R23 It absolutely does still make sense to me, too. In the 1980s and 1990s, with "Torch Song Trilogy" and "Priscilla" and "To Wong Foo," and "Birdcage" and RuPaul and Chichi Larue, "female impersonator" was replaced by "drag queen" and the practice of dressing like a woman for laughs fell out of favor with straight comics/performers.
During that period, I also learned more about transexuals. Again, a whole range of people across the socioeconomic spectrum. Some were sex workers, some performed, and some were sex workers who also performed (like in "Paris is Burning" or International Chrysis, if anyone still remembers her). Some of them had hormone therapy, some had "top surgery." But the majority could not afford "bottom" surgery, or even go through the process of getting a true diagnosis.
Then, there were people who I would consider upper middle class or wealthy and had access to liberal parents with money. I knew someone in college in NYC who fully transitioned from male to female between freshman year and senior year. It had been a process since she was 14. Long and thought out with lots of milestones and shrinks and other doctors.
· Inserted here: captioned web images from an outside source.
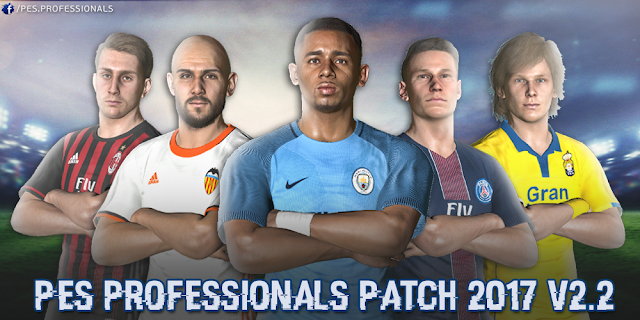 [PES 2017 PC] PES Professionals Patch 2017 V2.2 - Released 27/2/2017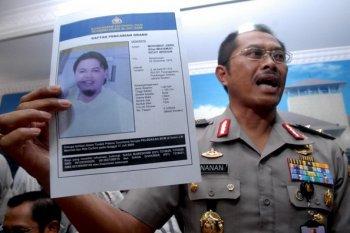 Densus 88 tangkap Taufik Bulaga, perakit bom JW Marriott-Ritz Carlton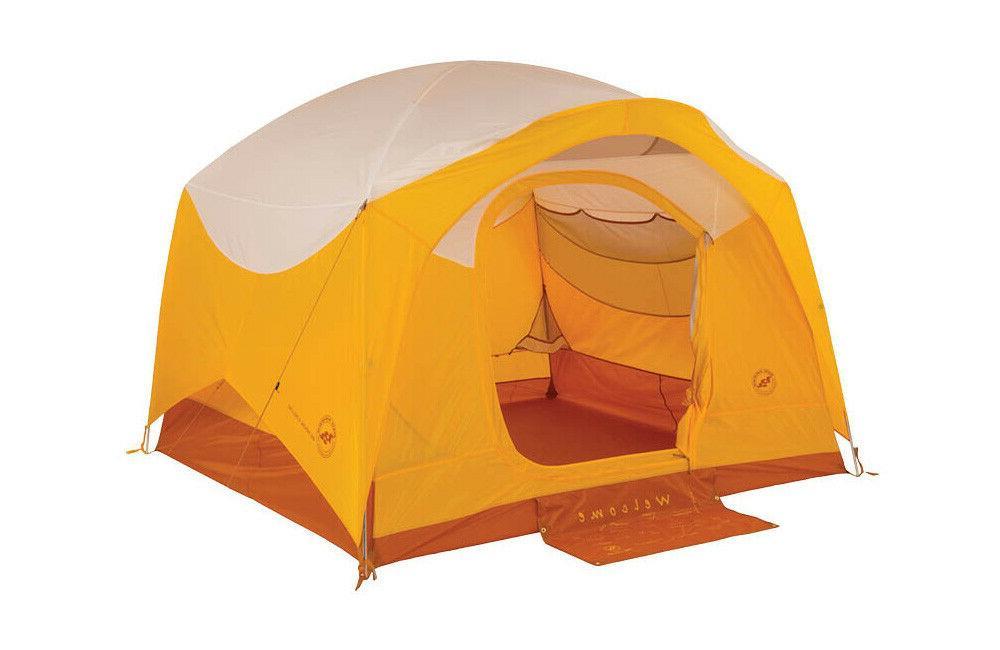 """Big Agnes 4 Camping Person, 60"""""""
When I read the book of "Silence of the Lambs," long before the film was released. there was quite a bit of information about how Buffalo Bill had been rejected by Johns Hopkins and the Mayo Clinic for gender reassignment surgery because the shrinks were not convinced he had true gender dysphoria. That is when he latched onto his "vest with tits" approach. But of course he was a serial killer and a psychopath and it was a work of fiction.
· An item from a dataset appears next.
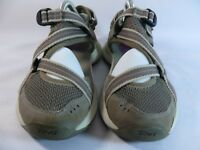 Women's TEVA Shoes Size US6/EUR37 Heel Top Adjustable COMFORT Sandals Breath L3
I think the process mostly moves too fast today. It is important that it is understood by the public: gender dysphoria is real and it must be a terrible feeling for the person. And it is important that there is a range of treatments. But I also think this is one of the most "case-by case" conditions in all of medicine, meaning there is no cookie cutter approach—and never should be. I have read enough to understood the medical benefits of reassignment before puberty for some very rare cases. But children are very young and emotional and don't think clearly. I feel there has been a rush to normalize treatment for gender dysphoria when much more time should have been given to helping the public understand it. The reality is, it is a complex condition and sometimes people just have complex conditions and there isn't an easy solution and people have to live with the cards they have been dealt. We live in a society where people don't like being told "no." Meanwhile, telling people who don't understand the difference between "sexual orientation" and "gender identity" that they are ignorant and just have to listen to the smart people in the room is not going to help and has not not helped.
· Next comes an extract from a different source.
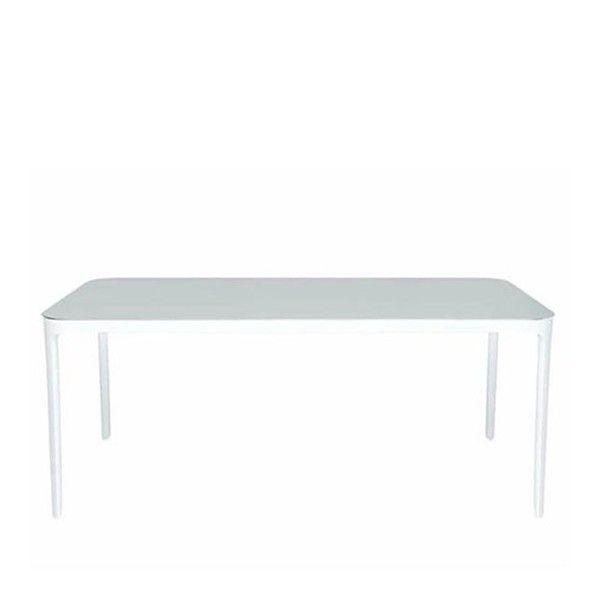 Magis vanity tafel 220x90 flinders verzendt gratis - Tafel magis eerste ...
Meanwhile, "transvestite" was always so commonly misused...even going back to Rocky Horror. Sweet or not, was Frank N. Furter technically a transvestite? My own parents, who were educated and sophisticated, would frequently refer to someone like RuPaul as a "transvestite." I think this sums it up well: "Transvestic disorder is a specific paraphilic disorder in which the individual is sexually aroused by the act of cross-dressing as the opposite gender, and yet finds the act of dressing and the resulting arousal distressing." So, in a way, it's a sexual fetish that causes deep shame. I've never seen the numbers, but I would imagine most of those with transvestic disorder are heterosexual men.